Yet another Simpsons Movie post.
Fox, we're informed, was expecting a $45 million gross on opening weekend (and yes, this could be retroactive spin. But there's probably a kernel of truth to it.) To their delighted surprise, the flick raked in $74 million, and lo and behold, Fox-News Corp has another tent pole on their hands.
But why is this? Is the writing a big cut above the teevee version? The story? I think, probably, it is. To a degree. But here's a film critic who gets a major reason:
The answer lies in the animation. Unlike the TV show, the characters have shadows and the color scheme is larger – which makes it a truly different visual experience. As a cartoon, The Simpsons’ animation has always been very crude. “It’s deliberately imperfect,” said creator Matt Groening, and “a tribute to the art of hand-drawn animation, which is basically disappearing.”

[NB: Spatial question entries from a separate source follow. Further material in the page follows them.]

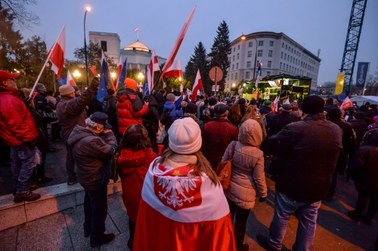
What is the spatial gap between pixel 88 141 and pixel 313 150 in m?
2.63

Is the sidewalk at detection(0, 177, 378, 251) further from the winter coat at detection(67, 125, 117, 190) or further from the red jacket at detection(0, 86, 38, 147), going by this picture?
the red jacket at detection(0, 86, 38, 147)

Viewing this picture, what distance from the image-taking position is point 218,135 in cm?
362

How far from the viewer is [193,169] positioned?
157cm

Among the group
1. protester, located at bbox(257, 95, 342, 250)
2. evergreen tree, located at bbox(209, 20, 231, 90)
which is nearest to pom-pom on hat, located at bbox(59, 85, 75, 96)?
protester, located at bbox(257, 95, 342, 250)

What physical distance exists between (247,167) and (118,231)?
7.32 ft

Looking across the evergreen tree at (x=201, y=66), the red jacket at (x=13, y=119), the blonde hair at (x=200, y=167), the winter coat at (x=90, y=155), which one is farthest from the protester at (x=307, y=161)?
the evergreen tree at (x=201, y=66)

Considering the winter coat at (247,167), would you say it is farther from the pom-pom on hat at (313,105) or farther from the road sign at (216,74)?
the road sign at (216,74)

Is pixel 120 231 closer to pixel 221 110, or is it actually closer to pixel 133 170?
pixel 133 170

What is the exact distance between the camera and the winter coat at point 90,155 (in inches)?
102

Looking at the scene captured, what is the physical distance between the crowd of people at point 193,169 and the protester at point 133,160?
11 millimetres

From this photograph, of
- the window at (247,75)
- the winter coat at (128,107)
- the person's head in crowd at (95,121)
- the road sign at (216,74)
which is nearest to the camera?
the person's head in crowd at (95,121)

While the film producers kept the animation similar to the show, there was a subtle upgrade in its quality that gave it a far more professional feel. I was very lucky to watch the film in a large multiplex theatre, and got a seat in the very back row. While I didn’t feel that the storyline was all that special, the animation quality was really what kept my interest captivated for 90 minutes.
So I'm guessing that Fox this morning is clapping itself on the back about keeping the "money animation" for the picture here in town. That they're aware that "quality paid off."
Which is why the next Simpsons feature (and there will be a next, bank on it), will be done in the same manner as the one that is now burning up the box office.
And there's the other bit of conventional wisdom that has been upended by The Simpsons Movie: "Nobody wants to look at hand-drawn animation anymore."
The new meme should be: "Nobody wants to look at hand-drawn animation anymore. Except when they do."